A BIG surprise! A female Snow Bunting. -SGS

I had pretty well given up on the Winter banding season: lots of unseasonably warm weather, no snow, and a general lack of Horned Larks and Snow Buntings – I hadn’t seen either in over 3 weeks. But the forecast was…interesting….so yesterday I made sure that the bait piles in my trapping area were topped up. (No need really as nothing had touched the corn for some time, not even pigeons). In doing so I noticed a lone Horned Lark at a pile. Hmmm….interesting, maybe ominous. But I was unprepared for the flock of 75+ Horned Larks that were at the site this morning! These birds have been widespread, foraging all over the countryside, but when the conditions got bad they descended on a known food source. And I don’t think this was just random or luck. As well as banding 33 new Horned Larks this morning, we also retrapped 10 that had been banded earlier in the season going back to December and, in one case, a bird that had been banded in January of 2022. These birds knew where to find food in a pinch.

A stark morning. The birds split their time between the gravel pad (picking up grit to help digestion), the traps (grabbing whatever food they could – preferably outside them), and the field whenever they were startled (by passing traffic, Northern Harriers or banders leaving the car). -DOL

Perspective is an interesting thing. Many would view this morning’s weather as terrible: -5 C., bitter easterly wind, periods of sleet coating everything with ice. The sort of weather that drives many people to Florida or the Caribbean. But, if you’re a Winter bird enthusiast, these are conditions you actually look forward to!

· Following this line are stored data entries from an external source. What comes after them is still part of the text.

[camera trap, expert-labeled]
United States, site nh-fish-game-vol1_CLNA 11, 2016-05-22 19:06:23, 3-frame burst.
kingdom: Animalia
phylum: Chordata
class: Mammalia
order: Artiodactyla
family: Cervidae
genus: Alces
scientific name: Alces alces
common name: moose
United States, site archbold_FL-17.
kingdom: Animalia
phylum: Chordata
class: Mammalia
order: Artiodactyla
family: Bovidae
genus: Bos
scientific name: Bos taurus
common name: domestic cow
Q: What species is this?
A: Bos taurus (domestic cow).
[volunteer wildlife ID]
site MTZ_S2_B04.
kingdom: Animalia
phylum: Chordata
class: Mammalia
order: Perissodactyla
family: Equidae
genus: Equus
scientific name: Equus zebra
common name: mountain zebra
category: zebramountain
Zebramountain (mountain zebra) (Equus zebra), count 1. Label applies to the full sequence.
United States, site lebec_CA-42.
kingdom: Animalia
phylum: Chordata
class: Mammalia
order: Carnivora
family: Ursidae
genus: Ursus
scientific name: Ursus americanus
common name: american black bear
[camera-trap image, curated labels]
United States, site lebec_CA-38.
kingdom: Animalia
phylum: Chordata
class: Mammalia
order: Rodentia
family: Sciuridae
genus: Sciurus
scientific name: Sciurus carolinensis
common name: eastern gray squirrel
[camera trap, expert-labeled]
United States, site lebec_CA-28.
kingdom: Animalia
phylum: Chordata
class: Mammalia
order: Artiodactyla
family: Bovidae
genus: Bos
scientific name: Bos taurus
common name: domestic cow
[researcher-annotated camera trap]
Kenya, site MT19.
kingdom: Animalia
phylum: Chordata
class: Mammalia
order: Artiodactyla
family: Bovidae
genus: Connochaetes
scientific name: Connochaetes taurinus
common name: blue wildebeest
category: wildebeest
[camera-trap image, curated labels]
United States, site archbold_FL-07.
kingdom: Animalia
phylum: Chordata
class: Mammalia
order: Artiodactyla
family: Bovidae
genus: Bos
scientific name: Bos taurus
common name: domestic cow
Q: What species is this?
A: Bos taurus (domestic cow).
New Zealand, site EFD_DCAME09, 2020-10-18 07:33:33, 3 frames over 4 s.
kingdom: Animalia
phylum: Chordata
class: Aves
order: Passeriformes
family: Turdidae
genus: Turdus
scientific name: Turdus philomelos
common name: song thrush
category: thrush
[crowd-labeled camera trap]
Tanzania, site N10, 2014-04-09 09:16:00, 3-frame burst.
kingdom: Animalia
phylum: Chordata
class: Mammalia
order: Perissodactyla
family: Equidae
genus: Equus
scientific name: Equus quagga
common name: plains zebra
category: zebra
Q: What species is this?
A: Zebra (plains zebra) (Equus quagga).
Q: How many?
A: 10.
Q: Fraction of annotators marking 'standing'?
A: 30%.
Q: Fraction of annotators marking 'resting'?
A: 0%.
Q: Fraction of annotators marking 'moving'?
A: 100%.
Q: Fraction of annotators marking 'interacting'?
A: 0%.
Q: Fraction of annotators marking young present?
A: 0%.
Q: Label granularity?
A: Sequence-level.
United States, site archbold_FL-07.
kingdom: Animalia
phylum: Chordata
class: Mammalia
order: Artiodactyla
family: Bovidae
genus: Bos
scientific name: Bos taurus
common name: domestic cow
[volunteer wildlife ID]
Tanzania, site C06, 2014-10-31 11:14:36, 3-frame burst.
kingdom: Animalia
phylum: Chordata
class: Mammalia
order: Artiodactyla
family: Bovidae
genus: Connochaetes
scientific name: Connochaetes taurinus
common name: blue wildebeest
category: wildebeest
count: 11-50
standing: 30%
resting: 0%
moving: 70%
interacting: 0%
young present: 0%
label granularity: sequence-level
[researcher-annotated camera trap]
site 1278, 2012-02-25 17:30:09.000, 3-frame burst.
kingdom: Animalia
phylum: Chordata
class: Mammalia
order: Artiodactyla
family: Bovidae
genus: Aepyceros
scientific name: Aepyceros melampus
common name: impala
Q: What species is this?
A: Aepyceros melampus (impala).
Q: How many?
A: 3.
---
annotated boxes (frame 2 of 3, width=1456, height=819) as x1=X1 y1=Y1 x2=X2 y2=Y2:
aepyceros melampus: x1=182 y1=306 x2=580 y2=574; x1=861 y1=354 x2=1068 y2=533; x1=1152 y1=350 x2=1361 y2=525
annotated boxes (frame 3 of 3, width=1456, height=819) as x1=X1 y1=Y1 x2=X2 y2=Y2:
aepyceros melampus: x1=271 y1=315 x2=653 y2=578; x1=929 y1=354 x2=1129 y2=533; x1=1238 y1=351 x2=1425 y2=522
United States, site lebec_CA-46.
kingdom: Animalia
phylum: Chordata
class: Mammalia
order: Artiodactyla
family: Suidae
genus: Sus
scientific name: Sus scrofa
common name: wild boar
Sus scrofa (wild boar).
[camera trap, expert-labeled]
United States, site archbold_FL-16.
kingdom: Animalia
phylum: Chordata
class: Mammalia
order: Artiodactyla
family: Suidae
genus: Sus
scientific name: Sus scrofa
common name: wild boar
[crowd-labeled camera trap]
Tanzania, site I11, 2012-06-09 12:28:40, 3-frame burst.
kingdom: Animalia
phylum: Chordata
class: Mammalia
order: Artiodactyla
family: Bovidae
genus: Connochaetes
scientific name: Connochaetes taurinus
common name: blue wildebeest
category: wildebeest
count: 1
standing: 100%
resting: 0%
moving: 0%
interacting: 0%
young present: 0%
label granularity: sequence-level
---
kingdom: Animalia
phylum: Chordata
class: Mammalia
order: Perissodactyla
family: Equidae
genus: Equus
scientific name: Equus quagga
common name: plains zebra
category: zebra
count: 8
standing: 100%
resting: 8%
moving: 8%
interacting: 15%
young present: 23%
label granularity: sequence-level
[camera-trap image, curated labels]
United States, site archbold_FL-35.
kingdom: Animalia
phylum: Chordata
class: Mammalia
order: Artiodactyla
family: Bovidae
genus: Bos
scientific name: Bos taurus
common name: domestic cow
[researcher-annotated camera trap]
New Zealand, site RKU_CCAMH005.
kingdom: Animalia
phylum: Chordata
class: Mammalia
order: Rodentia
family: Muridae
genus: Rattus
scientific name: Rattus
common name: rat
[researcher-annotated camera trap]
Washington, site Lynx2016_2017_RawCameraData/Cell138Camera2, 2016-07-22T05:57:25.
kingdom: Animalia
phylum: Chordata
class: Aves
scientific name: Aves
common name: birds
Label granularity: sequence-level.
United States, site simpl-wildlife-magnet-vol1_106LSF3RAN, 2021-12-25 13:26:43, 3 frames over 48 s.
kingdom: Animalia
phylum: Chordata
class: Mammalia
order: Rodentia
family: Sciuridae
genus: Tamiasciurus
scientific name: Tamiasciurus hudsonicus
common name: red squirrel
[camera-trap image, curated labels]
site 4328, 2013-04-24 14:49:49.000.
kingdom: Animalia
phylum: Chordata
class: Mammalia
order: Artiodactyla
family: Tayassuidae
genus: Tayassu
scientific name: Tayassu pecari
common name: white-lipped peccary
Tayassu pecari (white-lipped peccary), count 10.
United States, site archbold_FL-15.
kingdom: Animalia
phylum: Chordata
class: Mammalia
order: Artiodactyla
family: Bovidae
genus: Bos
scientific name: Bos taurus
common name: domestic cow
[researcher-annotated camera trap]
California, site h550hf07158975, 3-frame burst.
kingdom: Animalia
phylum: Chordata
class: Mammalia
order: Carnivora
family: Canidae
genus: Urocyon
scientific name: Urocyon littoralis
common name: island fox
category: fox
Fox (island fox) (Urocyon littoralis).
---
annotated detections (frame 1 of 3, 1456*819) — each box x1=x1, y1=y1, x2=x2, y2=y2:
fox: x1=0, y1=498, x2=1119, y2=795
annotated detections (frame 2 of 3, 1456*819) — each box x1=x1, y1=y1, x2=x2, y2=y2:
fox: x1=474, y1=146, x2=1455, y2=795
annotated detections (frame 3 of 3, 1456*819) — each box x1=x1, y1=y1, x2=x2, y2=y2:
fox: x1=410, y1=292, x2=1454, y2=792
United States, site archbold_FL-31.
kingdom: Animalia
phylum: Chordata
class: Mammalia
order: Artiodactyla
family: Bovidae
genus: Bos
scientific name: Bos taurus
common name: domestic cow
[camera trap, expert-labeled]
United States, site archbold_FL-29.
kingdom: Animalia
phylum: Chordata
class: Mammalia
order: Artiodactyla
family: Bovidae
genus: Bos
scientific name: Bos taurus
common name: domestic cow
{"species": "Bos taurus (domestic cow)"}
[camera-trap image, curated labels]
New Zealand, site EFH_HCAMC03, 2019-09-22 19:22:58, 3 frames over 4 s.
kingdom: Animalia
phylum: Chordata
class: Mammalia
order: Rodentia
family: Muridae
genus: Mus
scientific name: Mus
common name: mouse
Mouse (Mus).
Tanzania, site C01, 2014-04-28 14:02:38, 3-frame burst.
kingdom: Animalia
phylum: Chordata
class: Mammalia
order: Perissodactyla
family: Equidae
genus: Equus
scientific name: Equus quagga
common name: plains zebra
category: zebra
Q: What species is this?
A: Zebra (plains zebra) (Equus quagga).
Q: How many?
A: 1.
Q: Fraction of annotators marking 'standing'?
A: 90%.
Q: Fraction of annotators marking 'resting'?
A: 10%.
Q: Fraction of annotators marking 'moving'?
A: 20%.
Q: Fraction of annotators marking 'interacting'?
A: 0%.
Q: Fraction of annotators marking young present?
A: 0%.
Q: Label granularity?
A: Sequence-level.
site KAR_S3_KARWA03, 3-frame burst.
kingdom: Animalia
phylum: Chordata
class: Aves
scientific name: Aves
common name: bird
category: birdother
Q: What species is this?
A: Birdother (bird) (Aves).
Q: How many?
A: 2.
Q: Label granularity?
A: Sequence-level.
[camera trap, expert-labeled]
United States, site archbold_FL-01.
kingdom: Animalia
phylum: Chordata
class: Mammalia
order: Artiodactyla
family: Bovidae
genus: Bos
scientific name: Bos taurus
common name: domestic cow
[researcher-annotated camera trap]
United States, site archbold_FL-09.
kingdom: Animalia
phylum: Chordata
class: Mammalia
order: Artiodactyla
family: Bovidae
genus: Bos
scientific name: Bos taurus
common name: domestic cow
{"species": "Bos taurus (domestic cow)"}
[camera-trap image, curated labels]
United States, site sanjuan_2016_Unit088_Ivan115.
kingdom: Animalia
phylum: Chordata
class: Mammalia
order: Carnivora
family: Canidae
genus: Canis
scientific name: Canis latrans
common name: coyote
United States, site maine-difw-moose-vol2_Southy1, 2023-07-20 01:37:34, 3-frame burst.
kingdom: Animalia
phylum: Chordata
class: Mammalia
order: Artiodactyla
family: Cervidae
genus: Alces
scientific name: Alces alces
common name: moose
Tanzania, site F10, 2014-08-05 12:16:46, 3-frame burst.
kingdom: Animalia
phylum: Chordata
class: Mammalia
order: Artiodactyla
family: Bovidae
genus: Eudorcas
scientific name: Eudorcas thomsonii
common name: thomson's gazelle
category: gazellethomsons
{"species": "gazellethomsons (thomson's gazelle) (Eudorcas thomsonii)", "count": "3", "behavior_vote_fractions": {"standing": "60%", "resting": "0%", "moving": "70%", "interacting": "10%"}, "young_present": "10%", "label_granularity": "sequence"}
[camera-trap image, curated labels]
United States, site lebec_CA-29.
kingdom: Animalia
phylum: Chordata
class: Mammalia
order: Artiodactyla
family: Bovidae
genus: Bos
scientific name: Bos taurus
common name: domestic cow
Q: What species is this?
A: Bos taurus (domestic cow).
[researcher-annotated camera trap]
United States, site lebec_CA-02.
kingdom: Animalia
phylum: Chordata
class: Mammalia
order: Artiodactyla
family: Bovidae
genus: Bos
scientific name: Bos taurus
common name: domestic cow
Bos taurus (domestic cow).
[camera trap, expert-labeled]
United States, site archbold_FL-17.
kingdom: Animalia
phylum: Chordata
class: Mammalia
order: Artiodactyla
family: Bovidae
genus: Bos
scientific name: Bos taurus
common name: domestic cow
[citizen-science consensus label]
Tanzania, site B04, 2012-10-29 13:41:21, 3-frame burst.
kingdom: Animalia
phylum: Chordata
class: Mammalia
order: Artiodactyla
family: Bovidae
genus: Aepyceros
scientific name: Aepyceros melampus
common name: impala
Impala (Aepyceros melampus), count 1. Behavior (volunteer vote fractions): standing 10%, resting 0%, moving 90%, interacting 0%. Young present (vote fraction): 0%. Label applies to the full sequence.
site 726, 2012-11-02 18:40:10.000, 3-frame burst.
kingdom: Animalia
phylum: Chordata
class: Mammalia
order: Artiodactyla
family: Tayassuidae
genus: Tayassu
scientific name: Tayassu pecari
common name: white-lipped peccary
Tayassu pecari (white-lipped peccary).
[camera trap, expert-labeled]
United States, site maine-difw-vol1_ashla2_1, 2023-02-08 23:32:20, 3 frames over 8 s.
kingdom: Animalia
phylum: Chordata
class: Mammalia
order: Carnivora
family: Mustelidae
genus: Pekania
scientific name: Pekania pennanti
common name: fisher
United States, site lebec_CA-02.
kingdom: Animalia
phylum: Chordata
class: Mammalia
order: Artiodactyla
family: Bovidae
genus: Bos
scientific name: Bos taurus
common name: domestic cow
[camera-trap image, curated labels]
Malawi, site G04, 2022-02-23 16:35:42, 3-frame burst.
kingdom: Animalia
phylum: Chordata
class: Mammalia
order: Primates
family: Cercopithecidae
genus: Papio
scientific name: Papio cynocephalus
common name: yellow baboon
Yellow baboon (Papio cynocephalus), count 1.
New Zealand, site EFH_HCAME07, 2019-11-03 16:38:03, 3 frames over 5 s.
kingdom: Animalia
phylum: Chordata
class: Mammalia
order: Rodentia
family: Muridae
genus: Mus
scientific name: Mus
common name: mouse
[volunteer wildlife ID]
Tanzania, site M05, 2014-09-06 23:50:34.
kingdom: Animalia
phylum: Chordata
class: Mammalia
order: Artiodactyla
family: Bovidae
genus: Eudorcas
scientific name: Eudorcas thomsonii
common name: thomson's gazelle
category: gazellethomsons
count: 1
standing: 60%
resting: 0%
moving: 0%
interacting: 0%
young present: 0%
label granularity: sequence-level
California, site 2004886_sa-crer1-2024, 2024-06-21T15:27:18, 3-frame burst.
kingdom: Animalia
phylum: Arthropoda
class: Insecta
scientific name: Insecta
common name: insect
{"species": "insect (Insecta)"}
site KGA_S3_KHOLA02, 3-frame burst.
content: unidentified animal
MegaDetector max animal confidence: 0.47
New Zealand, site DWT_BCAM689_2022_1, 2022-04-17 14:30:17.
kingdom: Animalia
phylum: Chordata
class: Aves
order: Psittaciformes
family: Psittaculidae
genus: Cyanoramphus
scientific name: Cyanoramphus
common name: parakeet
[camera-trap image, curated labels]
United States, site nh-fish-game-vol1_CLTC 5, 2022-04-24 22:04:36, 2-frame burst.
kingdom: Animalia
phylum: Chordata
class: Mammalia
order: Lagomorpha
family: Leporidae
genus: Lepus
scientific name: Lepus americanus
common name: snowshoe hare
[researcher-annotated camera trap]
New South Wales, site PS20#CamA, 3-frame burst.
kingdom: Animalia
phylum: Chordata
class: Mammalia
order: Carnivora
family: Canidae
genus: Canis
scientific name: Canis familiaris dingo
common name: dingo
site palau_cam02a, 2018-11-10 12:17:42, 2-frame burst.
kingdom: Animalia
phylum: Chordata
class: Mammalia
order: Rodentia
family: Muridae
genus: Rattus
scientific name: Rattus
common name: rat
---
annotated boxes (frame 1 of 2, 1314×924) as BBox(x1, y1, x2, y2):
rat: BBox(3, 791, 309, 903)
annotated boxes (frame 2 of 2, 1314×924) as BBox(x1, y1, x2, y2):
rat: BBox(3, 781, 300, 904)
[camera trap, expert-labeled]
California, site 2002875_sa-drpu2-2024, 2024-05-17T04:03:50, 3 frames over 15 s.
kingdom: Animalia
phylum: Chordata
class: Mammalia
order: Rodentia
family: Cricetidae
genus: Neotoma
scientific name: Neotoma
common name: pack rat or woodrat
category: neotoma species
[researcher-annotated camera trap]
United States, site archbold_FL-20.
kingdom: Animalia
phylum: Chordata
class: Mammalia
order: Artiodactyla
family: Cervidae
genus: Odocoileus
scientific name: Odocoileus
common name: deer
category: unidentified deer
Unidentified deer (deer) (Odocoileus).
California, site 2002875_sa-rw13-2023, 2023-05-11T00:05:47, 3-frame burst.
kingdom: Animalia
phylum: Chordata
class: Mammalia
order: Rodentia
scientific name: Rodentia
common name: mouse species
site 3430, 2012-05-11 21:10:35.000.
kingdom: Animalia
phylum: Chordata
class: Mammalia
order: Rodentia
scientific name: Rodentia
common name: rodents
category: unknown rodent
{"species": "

Sarah’s first Snow Bunting (to say nothing of the 25 Horned Larks she banded). -=DOL

It’s “reading week” at Ontario universities and this gave Sarah Sharp, our newest board member, a chance to get a taste of Winter bird banding. Evidently she hasn’t done any reading so this was a good activity for her. She did really well and I’ve started to convince her that Arctic birds might be a good way to go in the future as a member of C.R.A.P. (the Centre for Research on Arctic Passerines). This is the acronym for an organization that Dr. Oliver Love (at the U of Windsor) and I have come up with – due to climate change there is a significant shift going on of more southern birds finding their way into the Arctic…and we don’t know much about them or this phenomenon. Hence CRAP. [Last Spring Samuelle Simard-Provencal (U of Windsor) and I found American Robins and White-crowned Sparrows in Iqaluit and several years ago I had a Myrtle Warbler there.] But we’ve come to the realization that, although CRAP is a catchy acronym, maybe we will need to find another name/acronym if we’re looking for grants to fund the research. If you have any ideas we’d love to hear them!

There appear to be 2 subspecies of Horned Larks showing up at the site: Eremophila alpestris alpestris and E.a. praticola. The former is larger and its throat and face are yellow; the latter is smaller and throat and face are whitish although sometimes with a yellow “wash”. Take a look at the following pictures and try to pick them out. All the birds with a white supercilium were significantly smaller that the birds with a yellow one:

Praticola. -SGS


Alpestris. -SGS

Praticola -SGS

Praticola -SGS

Karen Petrie was out birding on the weekend in rural Haldimand and came upon 6 Short-eared Owls and at least 20(!) Northern Harriers. These birds might be on the move. We had two harriers around the site this morning: one was a fly-by and the larks paid it little attention but one descended on the traps with birds inside and we had to hustle out of the car to keep them safe and send the harrier on its way.